Walter Herron Taylor was born in Norfolk in 1838, the son of Walter Herron Taylor and Cornelia Wickham Cowdery Taylor. He attended Norfolk Academy before entering the Virginia Military Institute in Lexington in 1853. After two years of study there, Taylor returned to Norfolk when his father died during a yellow fever epidemic. He took over his father's business before going into banking. Like many other young Virginians, Taylor joined a volunteer militia company following John Brown's 1859 raid on Harpers Ferry, and when Virginia seceded in May 1861, Taylor entered military service with his company.
That same month, shortly after the appointment of Lee to command Virginia's military forces, Taylor was assigned to Lee's staff. He would remain with Lee for the rest of the war, rising from a rank of captain to lieutenant colonel by the war's end. As assistant adjutant general, Taylor's duties primarily dealt with the bureaucratic administration of the army and the administrative functions of headquarters.
After the war, Taylor returned to Norfolk to work as a merchant again. He also involved himself in local politics, representing Norfolk in the Virginia legislature from 1873 until 1876 as part of a conservative coalition of Democrats and former Whigs opposed to the Radical Republican government. He also served two stints on the board of visitors at the Virginia Military Institute. In 1877, Taylor became president of the Marine Bank of Norfolk, in which capacity he served for thirty-nine years. He was also active on the board of the Norfolk and Western Railroad.
Despite Taylor's political activities and business endeavors with banks and railroads, his most lasting postwar contribution was his defense of Lee and the Army of Northern Virginia. This defense came in the context of a series of debates—the participants of which were largely Confederate veterans—that provided the foundation for the so-called Lost Cause view of the war. In general, the Lost Cause stressed that the Civil War had not been about slavery, that Northern numbers and industrial might made the South's defeat inevitable, and that Lee had been a nearly infallible general whose defeats (most notably at Gettysburg in 1863) came because of malingering subordinates, particularly James Longstreet.
Taylor died of cancer on March 1, 1916, in Norfolk.
- Four Years with General Lee (1877)

· · ·

Work instructions -
1 > In the passage on Walter Herron Taylor, for how many years did he serve as president of the Marine Bank of Norfolk?
2 > Reproduce, word for word, the section of the passage on Walter Herron Taylor that starts at the words containing "That same month, shortly" and ends with "functions of headquarters.".

Supplied entries -
· · ·

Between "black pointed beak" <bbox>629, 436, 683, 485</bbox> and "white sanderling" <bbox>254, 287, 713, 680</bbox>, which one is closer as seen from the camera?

· · ·

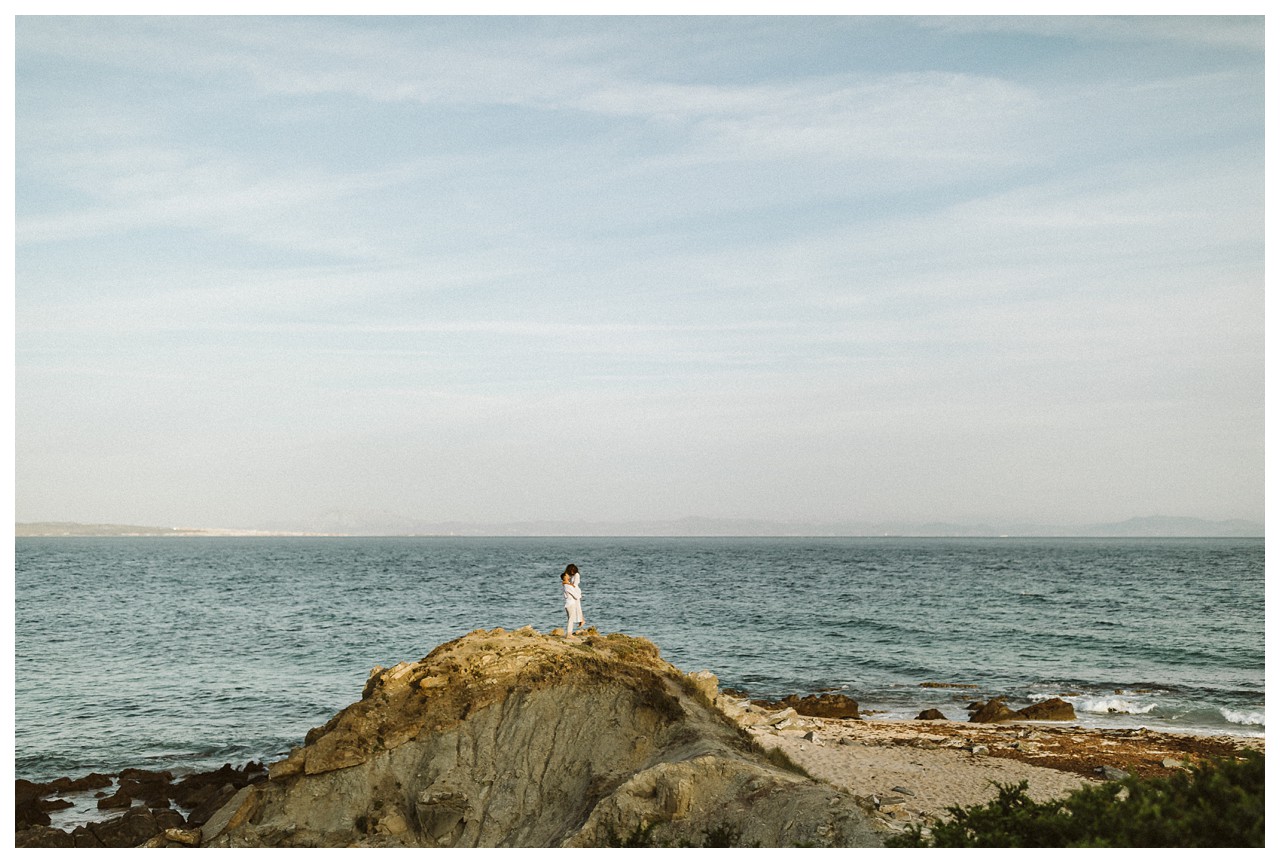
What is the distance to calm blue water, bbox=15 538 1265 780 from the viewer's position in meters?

· · ·

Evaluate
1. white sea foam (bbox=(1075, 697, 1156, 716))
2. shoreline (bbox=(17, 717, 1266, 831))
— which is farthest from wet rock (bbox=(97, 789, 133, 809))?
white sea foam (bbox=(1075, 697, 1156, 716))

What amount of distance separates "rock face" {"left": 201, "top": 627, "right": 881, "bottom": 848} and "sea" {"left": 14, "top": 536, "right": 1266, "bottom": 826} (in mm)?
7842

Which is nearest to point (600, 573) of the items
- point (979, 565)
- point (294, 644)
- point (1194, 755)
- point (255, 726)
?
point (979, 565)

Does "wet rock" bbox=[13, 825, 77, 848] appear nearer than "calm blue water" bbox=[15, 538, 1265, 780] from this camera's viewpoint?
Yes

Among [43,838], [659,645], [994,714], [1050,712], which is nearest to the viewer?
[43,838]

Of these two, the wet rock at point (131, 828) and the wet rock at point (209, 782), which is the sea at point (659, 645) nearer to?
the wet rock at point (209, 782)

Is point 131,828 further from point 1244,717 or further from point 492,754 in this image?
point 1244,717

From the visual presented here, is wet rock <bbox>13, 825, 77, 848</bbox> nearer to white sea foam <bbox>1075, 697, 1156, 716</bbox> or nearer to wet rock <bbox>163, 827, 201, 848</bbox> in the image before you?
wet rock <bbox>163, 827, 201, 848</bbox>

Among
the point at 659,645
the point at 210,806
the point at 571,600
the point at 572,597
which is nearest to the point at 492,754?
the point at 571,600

· · ·

Numbered answers -
1 > Thirty-nine years.

2 >
That same month, shortly after the appointment of Lee to command Virginia's military forces, Taylor was assigned to Lee's staff. He would remain with Lee for the rest of the war, rising from a rank of captain to lieutenant colonel by the war's end. As assistant adjutant general, Taylor's duties primarily dealt with the bureaucratic administration of the army and the administrative functions of headquarters.